>>>
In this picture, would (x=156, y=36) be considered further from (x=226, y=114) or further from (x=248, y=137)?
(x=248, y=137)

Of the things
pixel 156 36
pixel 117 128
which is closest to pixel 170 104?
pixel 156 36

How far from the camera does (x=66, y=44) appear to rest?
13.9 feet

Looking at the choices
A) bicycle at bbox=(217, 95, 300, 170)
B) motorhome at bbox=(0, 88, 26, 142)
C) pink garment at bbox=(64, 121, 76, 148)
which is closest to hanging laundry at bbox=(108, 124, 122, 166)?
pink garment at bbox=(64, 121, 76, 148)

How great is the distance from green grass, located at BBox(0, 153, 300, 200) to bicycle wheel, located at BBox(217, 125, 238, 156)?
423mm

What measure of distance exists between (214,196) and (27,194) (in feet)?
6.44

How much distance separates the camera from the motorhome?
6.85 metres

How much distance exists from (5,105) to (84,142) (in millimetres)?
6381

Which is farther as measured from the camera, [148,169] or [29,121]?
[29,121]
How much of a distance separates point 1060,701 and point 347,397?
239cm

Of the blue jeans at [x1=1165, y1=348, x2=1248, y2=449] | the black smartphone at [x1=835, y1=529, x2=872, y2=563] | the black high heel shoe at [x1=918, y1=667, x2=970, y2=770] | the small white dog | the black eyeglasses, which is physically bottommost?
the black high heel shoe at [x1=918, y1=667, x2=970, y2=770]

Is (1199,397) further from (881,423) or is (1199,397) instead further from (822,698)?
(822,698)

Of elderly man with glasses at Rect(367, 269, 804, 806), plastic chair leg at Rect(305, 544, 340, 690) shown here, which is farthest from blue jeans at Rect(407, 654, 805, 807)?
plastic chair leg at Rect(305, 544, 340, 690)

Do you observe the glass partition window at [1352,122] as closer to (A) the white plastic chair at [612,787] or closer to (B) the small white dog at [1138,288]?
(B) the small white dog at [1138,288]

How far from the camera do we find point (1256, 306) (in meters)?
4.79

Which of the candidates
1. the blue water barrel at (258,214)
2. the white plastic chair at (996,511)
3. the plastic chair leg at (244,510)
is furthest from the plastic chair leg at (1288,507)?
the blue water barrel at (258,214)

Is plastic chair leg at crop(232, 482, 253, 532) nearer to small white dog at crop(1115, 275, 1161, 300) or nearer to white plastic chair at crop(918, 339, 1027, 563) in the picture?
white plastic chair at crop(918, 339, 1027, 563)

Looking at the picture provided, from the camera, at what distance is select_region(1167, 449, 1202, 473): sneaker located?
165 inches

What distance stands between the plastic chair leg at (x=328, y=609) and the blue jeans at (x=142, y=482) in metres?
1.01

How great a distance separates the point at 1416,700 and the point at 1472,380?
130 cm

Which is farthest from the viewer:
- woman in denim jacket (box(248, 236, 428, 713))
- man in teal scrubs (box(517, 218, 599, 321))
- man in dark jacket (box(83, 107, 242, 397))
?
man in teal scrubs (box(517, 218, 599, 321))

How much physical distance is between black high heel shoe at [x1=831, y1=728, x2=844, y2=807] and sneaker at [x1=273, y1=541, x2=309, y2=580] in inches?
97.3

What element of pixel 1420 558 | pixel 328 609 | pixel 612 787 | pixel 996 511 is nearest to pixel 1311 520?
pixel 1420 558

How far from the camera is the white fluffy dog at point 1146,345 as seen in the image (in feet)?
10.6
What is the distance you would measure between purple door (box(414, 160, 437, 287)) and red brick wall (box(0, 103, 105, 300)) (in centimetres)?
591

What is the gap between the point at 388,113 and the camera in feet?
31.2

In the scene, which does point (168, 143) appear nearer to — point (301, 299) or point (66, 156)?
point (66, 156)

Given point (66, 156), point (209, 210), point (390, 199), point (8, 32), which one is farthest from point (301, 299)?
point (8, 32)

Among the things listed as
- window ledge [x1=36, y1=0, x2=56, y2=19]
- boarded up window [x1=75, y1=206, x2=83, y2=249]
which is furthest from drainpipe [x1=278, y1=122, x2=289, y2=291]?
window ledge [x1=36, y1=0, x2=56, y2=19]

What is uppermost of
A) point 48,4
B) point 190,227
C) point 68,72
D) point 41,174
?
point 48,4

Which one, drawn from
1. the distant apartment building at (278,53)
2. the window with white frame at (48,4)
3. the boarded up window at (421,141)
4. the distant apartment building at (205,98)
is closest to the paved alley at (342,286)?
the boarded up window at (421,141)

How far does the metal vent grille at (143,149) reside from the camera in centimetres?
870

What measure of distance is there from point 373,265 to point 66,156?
<<<
TASK STATEMENT
Print everything from the line containing "Which one, drawn from" down to the last line of the records above, exactly as it appears, with both ends included.

SOLUTION TO THE EXERCISE
Which one, drawn from
1. the distant apartment building at (278,53)
2. the window with white frame at (48,4)
3. the boarded up window at (421,141)
4. the distant apartment building at (205,98)
is closest to the paved alley at (342,286)?
the boarded up window at (421,141)

How far does the metal vent grille at (143,149) reside from the camera in centimetres?
870

What measure of distance is there from point 373,265 to point 66,156?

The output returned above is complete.